Local Artist Spotlight: Special Explosion

Local Artist Spotlight, Local Music, Album Reviews
04/27/2018
Martin Douglas
Photo courtesy of Topshelf Records

Leading up to Upstream Music Fest + Summit, the regionally focused festival happening in Pioneer Square June 1-3 with over 200 acts, KEXP will highlight a series of local artists every week with a short feature on the artist and a few tracks to start with if you're unfamiliar with their work. This week features Special Explosion, who will be playing Saturday, June 2nd at 10pm.


After listening to their previous releases (including the sensational ep and The Art of Mothering, Special Explosion were poised to carry the torch left by Built to Spill -- something you might have heard before if you’re familiar with the 2012 Sound Off! competitors. But something happened between the buoyant, skyward 2014 release and To Infinity, released late last year on Topshelf Records. Whether it was dissolving personal relationships, the anxiety of encroaching adulthood, or a combination of the two, Special Explosion became the college friend who went home for the summer, had a dreadful time, and came back with a permanently weary facial expression, a wardrobe of darker colors, and a copy of of Rimbaud’s A Season in Hell.

To Infinity, ironically enough, starts with a wet dream. But instead of the messy lust and euphoria (and the discomfort of the waking moments after) that such a thing usually brings, “Wet Dream” is about safety and security in the throes of infidelity and a relationship that isn’t quite what it seems.

Andy Costello’s hushed, solemn vocals on To Infinity convey the bruised tone of his lyrics, whether they’re wavering whenever they’re raised above a whisper (“Cats”) or trying to sound confident and optimistic while experiencing crippling self-doubt and surveying rock star immortality (“Skeleton”). The dark clouds of depression and heartbreak linger over each song to slight degrees of difference, whether it’s the constant arguments in the dissolution of a relationship (via extended metaphor) on “Gladiator” or on “Your Bed,” where Costello sings, “You only want me at my best times,” only to later follow it up with, “And yeah, I am weak all the time/Not a day goes by where I feel just fine.”

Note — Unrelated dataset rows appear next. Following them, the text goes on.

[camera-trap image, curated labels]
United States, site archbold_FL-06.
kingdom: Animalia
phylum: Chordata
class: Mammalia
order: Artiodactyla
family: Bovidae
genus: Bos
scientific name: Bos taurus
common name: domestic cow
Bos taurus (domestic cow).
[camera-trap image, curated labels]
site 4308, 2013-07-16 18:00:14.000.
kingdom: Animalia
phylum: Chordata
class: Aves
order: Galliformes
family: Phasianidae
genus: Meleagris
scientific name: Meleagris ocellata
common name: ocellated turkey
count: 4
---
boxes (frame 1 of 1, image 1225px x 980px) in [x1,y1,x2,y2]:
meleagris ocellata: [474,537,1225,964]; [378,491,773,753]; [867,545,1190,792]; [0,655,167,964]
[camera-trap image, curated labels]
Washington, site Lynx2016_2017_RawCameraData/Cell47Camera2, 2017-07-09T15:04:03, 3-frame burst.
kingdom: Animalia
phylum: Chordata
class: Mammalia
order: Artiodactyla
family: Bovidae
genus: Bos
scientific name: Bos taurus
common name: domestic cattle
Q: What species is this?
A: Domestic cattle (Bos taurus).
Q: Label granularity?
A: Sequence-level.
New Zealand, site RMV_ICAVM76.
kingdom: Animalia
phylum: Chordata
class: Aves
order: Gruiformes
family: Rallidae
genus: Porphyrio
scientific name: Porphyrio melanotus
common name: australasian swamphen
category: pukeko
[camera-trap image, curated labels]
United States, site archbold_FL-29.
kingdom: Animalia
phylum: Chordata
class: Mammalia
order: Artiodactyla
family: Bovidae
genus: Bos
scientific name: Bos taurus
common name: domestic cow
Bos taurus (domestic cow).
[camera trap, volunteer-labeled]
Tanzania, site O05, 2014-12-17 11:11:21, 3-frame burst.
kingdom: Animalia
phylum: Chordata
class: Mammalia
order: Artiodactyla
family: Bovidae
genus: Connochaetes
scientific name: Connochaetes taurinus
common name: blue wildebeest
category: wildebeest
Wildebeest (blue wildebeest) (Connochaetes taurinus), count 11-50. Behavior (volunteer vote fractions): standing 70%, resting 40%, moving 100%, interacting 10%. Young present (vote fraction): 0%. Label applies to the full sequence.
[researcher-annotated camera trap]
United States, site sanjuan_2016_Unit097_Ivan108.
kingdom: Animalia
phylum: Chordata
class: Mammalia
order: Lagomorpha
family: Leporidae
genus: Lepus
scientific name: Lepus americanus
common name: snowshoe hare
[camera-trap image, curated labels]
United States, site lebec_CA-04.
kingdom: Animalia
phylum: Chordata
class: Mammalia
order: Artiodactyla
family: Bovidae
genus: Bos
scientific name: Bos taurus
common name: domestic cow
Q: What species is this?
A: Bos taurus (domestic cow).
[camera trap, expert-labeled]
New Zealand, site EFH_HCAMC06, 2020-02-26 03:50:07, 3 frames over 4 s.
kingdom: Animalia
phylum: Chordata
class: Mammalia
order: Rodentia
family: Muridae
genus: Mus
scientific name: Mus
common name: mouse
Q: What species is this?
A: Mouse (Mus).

To augment the outward delicacy and powerful, calamitous interiors of the lyrics, To Infinity carries a profound lushness, rife with the interlocking guitars of past efforts (although delivered in a far more melancholy way) and little swaths of tasteful accompaniment. There are swelling strings whizzing by like night traffic on “Gladiator,” a light touch of an keyboard apreggio on closer "So Long," glockenspiels and drum machines open “Going My Way.” A band describing their sound can often be a “dress for the job you want, not the job you have” sort of scenario, Special Explosion’s descriptor of “dreamo” here is perfectly apt.

To Infinity is a bold leap in sound from where the band was from this defining moment, but the itinerant sadness smothering the album makes for a far more powerful emotional statement, sure to provoke a lot of tears shed in drinks and on wristbands when during their Upstream Music Festival set.